Challenge 1:
List every person named in the text about the wreck of the SS Politician.

--- Source text ---

In 1941 the SS Politician sailed out of Liverpool bound for America. She never made it there, for on a stormy night with difficult seas she ran into rocks in the Hebrides. There were few casualties, none fatal, but the ship was written off. However, this is where they action begins, for the wrecked freighter was carrying not only Jamaican banknotes,but thousands of bottles of whisky intended for sale in the USA,, which the residents of nearby Hebridean islands considered fair game. Thus there came a complex series of events when islanders and customs officers tried to get the upper hand.
The Wreck of the SS Politician
The film Whisky Galore is a hilarious comedy, the truth is more prosaic
In February 1941, when the war was not going easy for Britain, the SS Politician steamed out of Liverpool bound for the United States. Past the Isle of Man she went, through the narrows betwixt Britain and Ireland, up by Skerryvore lighthouse, through the Sea of the Hebrides towards its doom on the rocky island of Eriskay. The aim was to link up with a convoy heading west. But the captain had a hard decision to make. Was he to steer his vessel through the deep waters of the Sound of Barra, which were ideal U boat territory, or steer north through the narrow, shallow and rocky Sound of Eriskay, too shallow for U boats, but not an easy passage? He chose the narrow path and at 7.40 am on a night with bad weather and poor visibility the ship ran onto rocks, tearing a large hole in her hull. By 8.22 Captain Worthington gave the order to abandon ship and a lifeboat containing 26 of the ship's complement of 51 had been launched, but the waves were high and the lifeboat was driven onto a rocky shore. The crew scrambled ashore, with one minor injury. But the ship's radio operator had received the wrong position, informing the rescue craft that they were South of Barra. In the meantime a second boat had been launched and it had reached shore, with its crew informing the Hebridean islanders that the ship was loaded with whisky. The islanders quickly began to plunder the wreck.
The moral issue here was the long-standing clash between Scots and the customs and excise men, who were historic foes of the Scots people, enforcing customs duties for an unpopular government. Not that the English and the customs men were friendly, for there were times in eighteenth century when customs men and smugglers fought gun battles across parts of Southern England.There was also a historic difference in views between representatives of the large centralised state and local coastal communities, which claimed rights of salvage on abandoned goods. The result in this case was a story written as a comedy, but in reality no such thing.
The comedy version of this tale derives from the writings of Compton McKenzie, a writer living in the southern islands of the Hebrides at the time,but wise enough to stay out of trouble. He created a mythical cast of islanders just out for a bit of whisky. The comedic villain, not a bad one, was an Englishman named Captain Wagget, who is officious but not nasty. He took on the role of the deeply unpopular customs officer, McColl. The film, which I account one of my favourite films, presents a sanitised version of the events.
After the Wreck.

---

Challenge 2:
Recast the records as a JSON list of strings, one per line, starting at the line that contains "Among options the" and ending at the last line of the records. Leave out blank lines and the picture.

--- Data for this exercise ---

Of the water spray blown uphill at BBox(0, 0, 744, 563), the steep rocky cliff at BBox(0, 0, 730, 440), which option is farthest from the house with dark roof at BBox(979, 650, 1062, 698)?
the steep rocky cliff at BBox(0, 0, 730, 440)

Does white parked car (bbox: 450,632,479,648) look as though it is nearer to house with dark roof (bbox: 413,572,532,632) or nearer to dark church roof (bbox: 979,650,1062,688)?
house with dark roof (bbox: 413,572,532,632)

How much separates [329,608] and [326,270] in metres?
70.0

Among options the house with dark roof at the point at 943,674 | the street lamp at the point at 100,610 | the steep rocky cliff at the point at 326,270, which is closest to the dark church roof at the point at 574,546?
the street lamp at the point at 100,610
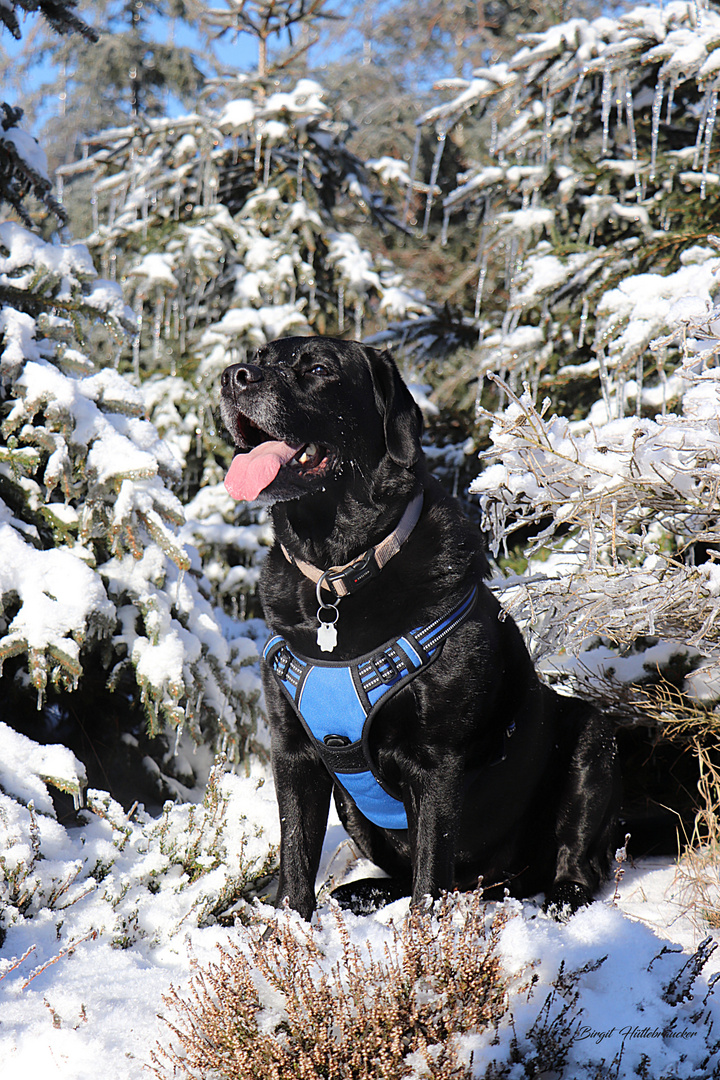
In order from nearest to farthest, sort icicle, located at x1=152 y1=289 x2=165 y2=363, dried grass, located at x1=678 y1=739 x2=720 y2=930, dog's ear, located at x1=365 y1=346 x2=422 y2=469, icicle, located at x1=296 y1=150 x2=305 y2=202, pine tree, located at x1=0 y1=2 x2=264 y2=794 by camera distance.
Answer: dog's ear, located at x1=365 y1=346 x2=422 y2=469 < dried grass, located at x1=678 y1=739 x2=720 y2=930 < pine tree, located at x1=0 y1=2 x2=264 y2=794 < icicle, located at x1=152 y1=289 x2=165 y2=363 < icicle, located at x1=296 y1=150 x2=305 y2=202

---

Expected answer 1:
Captain Worthington, Compton McKenzie, Captain Wagget, McColl

Expected answer 2:
[
  "Among options the house with dark roof at the point at 943,674 | the street lamp at the point at 100,610 | the steep rocky cliff at the point at 326,270, which is closest to the dark church roof at the point at 574,546?",
  "the street lamp at the point at 100,610",
  "In order from nearest to farthest, sort icicle, located at x1=152 y1=289 x2=165 y2=363, dried grass, located at x1=678 y1=739 x2=720 y2=930, dog's ear, located at x1=365 y1=346 x2=422 y2=469, icicle, located at x1=296 y1=150 x2=305 y2=202, pine tree, located at x1=0 y1=2 x2=264 y2=794 by camera distance.",
  "Answer: dog's ear, located at x1=365 y1=346 x2=422 y2=469 < dried grass, located at x1=678 y1=739 x2=720 y2=930 < pine tree, located at x1=0 y1=2 x2=264 y2=794 < icicle, located at x1=152 y1=289 x2=165 y2=363 < icicle, located at x1=296 y1=150 x2=305 y2=202"
]